Although Linear B does not make that distinction, the Cypriote syllabary,
in fact, did distinguish the {la}, {le}, {li}, {lo}, {lu} series from the
{ra}, {re}, {ri}, {ro}, {ru} series. What Linear A did is anyone's guess
until such time that the script yields to decipherment.
>This is clearly the name of the Anta
>goddess Loarna.
>
>Thus the text in fact reads:
>
> "The boy (or prince) of the Left-Hand Folk, of ordinary rank until
> today, comes to lead the people. LOARNA."
>
>Matching it to the modern EA:
>
> Epenyoye setanirvey enente par Shifaye. Loarna.

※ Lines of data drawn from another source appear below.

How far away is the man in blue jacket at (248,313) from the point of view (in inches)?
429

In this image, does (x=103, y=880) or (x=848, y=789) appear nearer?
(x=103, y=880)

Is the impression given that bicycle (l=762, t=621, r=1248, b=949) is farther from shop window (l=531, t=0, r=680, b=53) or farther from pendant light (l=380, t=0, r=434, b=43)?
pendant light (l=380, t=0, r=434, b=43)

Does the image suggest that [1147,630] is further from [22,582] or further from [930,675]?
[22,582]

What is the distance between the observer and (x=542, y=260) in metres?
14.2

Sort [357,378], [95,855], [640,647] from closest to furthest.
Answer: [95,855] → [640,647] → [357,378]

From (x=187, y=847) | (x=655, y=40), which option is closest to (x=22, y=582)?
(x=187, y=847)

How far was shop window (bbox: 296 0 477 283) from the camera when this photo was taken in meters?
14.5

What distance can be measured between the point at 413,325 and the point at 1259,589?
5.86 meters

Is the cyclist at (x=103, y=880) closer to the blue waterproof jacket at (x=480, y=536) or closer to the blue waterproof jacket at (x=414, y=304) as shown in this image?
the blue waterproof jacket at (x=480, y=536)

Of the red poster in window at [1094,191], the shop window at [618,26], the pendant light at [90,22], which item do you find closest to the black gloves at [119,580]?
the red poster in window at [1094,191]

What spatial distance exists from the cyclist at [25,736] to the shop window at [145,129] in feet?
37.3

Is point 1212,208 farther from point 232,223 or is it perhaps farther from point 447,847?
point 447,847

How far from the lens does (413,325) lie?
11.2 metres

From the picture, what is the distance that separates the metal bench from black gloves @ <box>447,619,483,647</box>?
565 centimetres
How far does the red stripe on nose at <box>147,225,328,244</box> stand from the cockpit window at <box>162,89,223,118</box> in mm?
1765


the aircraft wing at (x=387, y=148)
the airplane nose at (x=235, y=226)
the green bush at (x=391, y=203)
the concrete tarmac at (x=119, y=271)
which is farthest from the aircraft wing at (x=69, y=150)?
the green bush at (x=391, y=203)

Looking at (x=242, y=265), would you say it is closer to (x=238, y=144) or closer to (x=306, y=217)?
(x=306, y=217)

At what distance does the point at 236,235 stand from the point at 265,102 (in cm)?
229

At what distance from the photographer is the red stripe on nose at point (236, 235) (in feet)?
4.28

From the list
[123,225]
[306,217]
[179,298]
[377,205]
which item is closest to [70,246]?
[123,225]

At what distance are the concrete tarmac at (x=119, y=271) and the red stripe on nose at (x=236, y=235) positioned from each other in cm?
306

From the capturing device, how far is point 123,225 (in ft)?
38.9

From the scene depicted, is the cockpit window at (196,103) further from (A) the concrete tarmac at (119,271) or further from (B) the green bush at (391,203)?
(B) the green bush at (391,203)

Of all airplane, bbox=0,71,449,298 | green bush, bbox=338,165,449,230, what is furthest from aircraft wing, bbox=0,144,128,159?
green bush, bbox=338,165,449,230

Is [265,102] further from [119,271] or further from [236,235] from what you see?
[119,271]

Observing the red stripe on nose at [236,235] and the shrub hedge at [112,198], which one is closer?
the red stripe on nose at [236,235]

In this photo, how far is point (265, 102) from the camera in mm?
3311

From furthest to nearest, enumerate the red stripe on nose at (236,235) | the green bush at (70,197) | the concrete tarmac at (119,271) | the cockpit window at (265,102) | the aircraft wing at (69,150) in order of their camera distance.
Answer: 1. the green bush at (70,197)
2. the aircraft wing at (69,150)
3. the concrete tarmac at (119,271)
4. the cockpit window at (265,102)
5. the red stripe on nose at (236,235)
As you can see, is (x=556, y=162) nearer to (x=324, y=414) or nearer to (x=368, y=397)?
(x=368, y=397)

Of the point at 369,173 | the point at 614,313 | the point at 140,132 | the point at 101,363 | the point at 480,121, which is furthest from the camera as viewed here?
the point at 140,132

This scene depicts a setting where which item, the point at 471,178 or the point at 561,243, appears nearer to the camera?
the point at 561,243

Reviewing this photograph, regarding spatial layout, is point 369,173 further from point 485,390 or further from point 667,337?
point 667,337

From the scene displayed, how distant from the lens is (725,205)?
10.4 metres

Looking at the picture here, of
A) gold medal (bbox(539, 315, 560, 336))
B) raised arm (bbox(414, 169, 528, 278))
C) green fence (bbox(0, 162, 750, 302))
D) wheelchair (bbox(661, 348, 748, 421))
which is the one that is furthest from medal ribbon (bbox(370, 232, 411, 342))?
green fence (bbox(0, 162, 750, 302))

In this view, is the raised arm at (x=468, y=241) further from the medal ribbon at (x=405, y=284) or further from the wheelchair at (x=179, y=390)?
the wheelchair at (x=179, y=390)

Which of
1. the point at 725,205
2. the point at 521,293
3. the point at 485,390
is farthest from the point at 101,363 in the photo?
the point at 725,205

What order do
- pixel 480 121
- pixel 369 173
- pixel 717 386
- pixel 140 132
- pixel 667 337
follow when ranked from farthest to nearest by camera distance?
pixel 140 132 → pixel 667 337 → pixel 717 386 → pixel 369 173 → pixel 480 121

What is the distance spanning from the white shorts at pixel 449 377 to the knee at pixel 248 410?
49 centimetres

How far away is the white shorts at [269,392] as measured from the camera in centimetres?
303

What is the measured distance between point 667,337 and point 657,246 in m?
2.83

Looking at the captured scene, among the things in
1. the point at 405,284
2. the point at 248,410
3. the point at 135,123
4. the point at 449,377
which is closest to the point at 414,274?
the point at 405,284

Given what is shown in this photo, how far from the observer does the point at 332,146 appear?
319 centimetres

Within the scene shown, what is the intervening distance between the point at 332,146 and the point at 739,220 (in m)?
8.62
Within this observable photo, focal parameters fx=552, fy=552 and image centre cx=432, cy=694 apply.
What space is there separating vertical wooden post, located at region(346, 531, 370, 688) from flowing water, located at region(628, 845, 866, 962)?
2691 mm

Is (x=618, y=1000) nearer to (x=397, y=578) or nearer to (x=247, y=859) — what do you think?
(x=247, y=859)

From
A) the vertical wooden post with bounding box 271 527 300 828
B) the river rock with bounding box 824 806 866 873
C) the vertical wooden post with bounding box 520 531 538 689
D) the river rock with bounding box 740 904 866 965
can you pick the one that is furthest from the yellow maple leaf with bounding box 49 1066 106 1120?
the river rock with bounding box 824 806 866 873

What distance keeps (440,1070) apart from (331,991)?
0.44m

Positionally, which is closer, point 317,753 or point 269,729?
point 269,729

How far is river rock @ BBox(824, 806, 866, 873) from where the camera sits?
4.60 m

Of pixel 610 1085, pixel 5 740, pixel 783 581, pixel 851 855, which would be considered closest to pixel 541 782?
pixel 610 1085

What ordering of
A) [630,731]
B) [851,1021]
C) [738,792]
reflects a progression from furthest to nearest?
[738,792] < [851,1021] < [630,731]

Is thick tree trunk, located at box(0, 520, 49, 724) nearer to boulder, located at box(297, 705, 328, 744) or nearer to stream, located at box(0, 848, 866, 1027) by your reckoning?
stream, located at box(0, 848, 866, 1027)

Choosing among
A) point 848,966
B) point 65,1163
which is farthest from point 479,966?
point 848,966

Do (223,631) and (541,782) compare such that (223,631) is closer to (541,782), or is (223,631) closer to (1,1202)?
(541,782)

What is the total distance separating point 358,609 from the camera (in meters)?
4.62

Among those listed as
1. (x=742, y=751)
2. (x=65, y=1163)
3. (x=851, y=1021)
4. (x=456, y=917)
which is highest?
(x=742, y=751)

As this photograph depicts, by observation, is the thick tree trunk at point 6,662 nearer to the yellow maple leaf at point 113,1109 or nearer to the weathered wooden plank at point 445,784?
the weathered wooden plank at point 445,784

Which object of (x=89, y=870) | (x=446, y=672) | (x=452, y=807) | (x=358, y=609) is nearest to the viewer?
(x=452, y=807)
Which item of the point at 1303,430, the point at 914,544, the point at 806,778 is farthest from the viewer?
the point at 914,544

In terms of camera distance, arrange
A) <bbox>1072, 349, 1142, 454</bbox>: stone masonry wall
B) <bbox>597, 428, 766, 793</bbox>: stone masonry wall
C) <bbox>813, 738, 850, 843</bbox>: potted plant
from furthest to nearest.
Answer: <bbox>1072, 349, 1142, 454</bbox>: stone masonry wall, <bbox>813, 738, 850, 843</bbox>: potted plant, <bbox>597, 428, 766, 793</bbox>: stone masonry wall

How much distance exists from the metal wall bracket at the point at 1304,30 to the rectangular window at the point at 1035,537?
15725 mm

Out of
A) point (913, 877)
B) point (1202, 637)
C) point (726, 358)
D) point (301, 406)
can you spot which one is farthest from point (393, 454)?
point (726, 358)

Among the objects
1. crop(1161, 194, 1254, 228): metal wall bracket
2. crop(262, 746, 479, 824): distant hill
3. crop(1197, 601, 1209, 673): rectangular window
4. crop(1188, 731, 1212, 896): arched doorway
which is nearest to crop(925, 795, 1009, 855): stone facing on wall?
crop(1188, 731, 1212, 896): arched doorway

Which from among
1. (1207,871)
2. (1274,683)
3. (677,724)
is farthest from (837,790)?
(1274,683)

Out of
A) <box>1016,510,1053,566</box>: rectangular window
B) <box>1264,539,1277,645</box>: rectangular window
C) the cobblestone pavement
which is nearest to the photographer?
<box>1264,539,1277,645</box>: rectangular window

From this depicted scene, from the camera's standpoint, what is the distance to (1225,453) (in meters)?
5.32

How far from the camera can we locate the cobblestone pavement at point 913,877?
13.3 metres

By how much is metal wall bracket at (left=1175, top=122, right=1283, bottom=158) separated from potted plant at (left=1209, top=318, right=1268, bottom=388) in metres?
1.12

> epioi zETanTE enetE par siPai LO-A-NA
>
>Or if siPai is a name:
>
> "The boy (or prince) Sipai, of ordinary rank until today, comes to
> lead the people. LOARNA."
Darn it! So speakers of proto-Elet-Anta were settled in the Lisithi plateau
in the 3rd century BC. Oh dear - I'll have to revise all my earlier
theories :)
Ray.
PS - I was a little surprised that no Semiticist on this list queried
Gordon's or Steiglitz's 'translations' of the Psykhro inscription.